Though excited to serve his country, as he's done for the past 14 years, Houlton was reluctant to leave town with serving the city of Victoria at least one day on his own.
"I asked (Lt. Jason Cross) if I could have one day on my own, and he said 'Yes, you deserve it,'" Houlton said. "So I worked a half day. And it just so happened to be my last day of work. It was a blessing."
Supportive of Houlton's military orders, the Police Department offered the rookie cop and veteran soldier their blessing, securing his job upon returning home. They've also said they'll lend support, if needed, for his wife Kacy Houlton and their two daughters Savannah, 6, and 1-year-old Baylea.
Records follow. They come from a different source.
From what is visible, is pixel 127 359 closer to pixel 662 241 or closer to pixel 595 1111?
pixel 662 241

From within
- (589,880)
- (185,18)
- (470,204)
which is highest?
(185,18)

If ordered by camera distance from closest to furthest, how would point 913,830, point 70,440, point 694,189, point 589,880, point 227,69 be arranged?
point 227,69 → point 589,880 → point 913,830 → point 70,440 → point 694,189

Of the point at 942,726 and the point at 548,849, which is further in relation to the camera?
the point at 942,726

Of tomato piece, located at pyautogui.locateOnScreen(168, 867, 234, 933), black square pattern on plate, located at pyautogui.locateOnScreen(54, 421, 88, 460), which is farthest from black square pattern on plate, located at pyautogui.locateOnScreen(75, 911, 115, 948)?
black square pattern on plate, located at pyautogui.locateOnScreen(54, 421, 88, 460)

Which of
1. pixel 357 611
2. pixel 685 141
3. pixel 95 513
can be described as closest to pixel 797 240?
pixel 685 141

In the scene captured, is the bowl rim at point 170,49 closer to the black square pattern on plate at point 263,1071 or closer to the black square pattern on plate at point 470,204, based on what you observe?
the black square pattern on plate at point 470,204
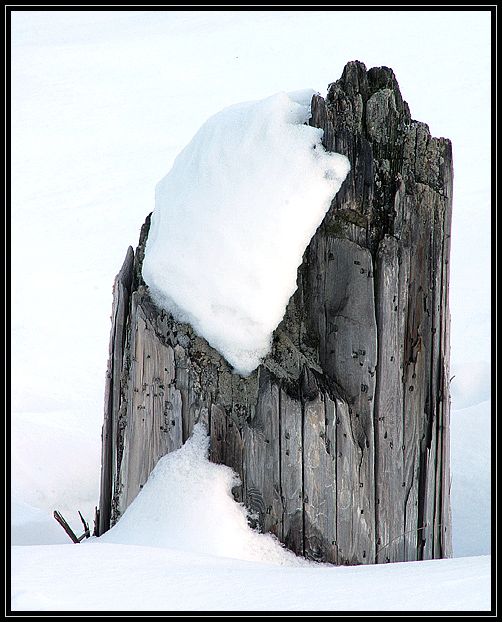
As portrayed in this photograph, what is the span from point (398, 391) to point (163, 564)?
0.99m

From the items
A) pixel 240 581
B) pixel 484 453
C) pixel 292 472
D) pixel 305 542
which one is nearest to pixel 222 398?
pixel 292 472

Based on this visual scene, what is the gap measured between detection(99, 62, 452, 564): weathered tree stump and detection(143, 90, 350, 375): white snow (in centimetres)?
5

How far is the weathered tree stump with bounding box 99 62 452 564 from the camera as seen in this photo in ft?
9.48

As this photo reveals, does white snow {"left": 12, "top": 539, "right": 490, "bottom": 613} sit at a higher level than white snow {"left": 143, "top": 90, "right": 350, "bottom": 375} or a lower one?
lower

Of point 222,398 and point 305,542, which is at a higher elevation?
point 222,398

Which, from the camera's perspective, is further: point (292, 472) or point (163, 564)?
point (292, 472)

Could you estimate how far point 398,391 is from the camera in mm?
2953

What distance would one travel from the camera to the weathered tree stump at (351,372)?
2889 millimetres

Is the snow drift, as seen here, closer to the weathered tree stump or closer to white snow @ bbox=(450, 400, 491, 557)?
the weathered tree stump

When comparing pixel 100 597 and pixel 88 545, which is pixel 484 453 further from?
pixel 100 597

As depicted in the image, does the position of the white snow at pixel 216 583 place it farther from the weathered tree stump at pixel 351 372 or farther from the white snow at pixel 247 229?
the white snow at pixel 247 229

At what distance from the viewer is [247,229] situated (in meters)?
2.91

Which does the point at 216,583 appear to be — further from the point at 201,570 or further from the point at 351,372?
the point at 351,372

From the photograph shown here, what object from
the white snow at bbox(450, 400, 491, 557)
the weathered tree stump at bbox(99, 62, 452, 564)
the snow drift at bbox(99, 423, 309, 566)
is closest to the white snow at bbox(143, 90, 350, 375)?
the weathered tree stump at bbox(99, 62, 452, 564)
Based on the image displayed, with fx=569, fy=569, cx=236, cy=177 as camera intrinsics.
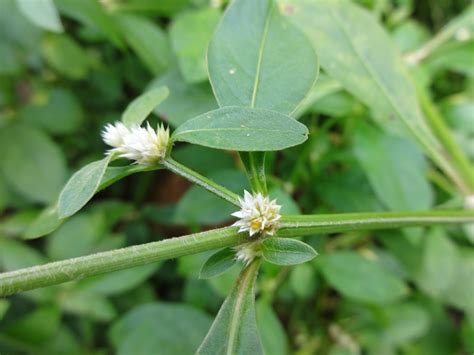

"The department fully supports veterans," Victoria Police Department Operations Capt. Kevin Sanderson said. "We don't view it as a negative thing, we view it as a positive thing ... You're treated like you're on a leave of absence. Employment is reinstated as the same equivalent position."
Sanderson, who also serves as a military reservist, has been deployed several times while employed with the Victoria Police Department. At least six other officers at the department are also military reservists, he said.
"When they leave, they're going to a dangerous place and we support them any way we can. We just want him to be as safe as possible, come home in one piece and make it back alive," Sanderson said.
Houlton said he's looking forward to seeing the Afghanistan countryside and meeting the villagers where he'll be working.
And even though this isn't his first military leave - serving previously in Kosovo, Iraq and on a domestic military tour - Houlton said leaving his favorite girls behind is always a difficult transition.
"I try to separate myself from it because it's hard, especially now I've got two children. My wife is very emotional. I don't even have to look at her - I know when she's crying. I can feel it. That's the connection we have," he said. "And now my 6-year-old knows Dad is putting on that uniform; the 1-year-old doesn't know yet. And just knowing I'm running out of time before I leave is just a strain."
After completing his tour and returning home to his girls, Houlton said he desires three things - to receive a series of hugs from his family, watch his youngest daughter take her first steps and get back in his Victoria Police Department uniform.
"I want to get back in that patrol car and get back to work - one uniform to the next," Houlton said.